Zweifellos ist Kemp kein kritischer Theoretiker und seine Argumentation ist auch nicht sehr dialektisch, was ihr wiederum an einigen Stellen sogar sehr gutgetan hätte. Kemp verbindet vielmehr eine Theorie des Staates mit den neuesten empirischen Befunden der Sozialanthropologie und historischen Archäologie. Zu einer dieser Beobachtungen zählt die Frage, wie aus der oft temporären Dominanz in einer Gruppe, wie wir sie auch bei unseren nächsten Verwandten, den Schimpansen, Bonobos oder auch Gorillas sehen, eine hierarchische Struktur in staatsähnlichen Gebilden, also Rackets, entsteht.
Er sieht die Voraussetzung in der „status competition“ des ewigen Primaten Mensch, also dem Wettbewerb um Anerkennung und darauf aufbauend um Liebe und Nahrung. Hier sieht Kemp die „Ursuppe“ der verhängnisvollen Herrschaftstechnologien der Sesshaftigkeit. Denn nicht nur der Sieg im Wettbewerb ist entscheidend, sondern auch der Umgang der Gemeinschaft mit dem gedemütigten Individuum in der Niederlage. Ein Mechanismus, der heutzutage im sportlichen Wettbewerb noch funktioniert, auf dem Arbeitsmarkt weniger. Eine zivilisierte Gemeinschaft zeichnet sich für Kemp dadurch aus, dass sie das „Recht des Stärkeren“ einhegt und gleiche Chancen permanent garantiert.
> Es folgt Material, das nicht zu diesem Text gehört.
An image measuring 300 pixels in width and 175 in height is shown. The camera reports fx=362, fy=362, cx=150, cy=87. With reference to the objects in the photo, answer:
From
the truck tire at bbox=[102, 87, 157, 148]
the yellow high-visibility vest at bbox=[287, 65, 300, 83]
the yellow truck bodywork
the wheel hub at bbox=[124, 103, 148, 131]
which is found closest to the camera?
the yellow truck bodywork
Eigentlich ist das „Recht des Stärkeren“ erst durch die Sesshaftigkeit entstanden, denn zuvor hätte sich jedes Individuum mit diesem Anspruch vor der Gemeinschaft lächerlich gemacht[5]. Wir Sesshaften unterscheiden uns von anderen Primaten im Horten von Ressourcen für die Reproduktion. Affen horten keine Lebensmittel auf lange Zeit, die den gesellschaftlichen Status dominanter Individuen auf Dauer absichern könnte. Das haben die Menschen aber seit der Sesshaftigkeit getan.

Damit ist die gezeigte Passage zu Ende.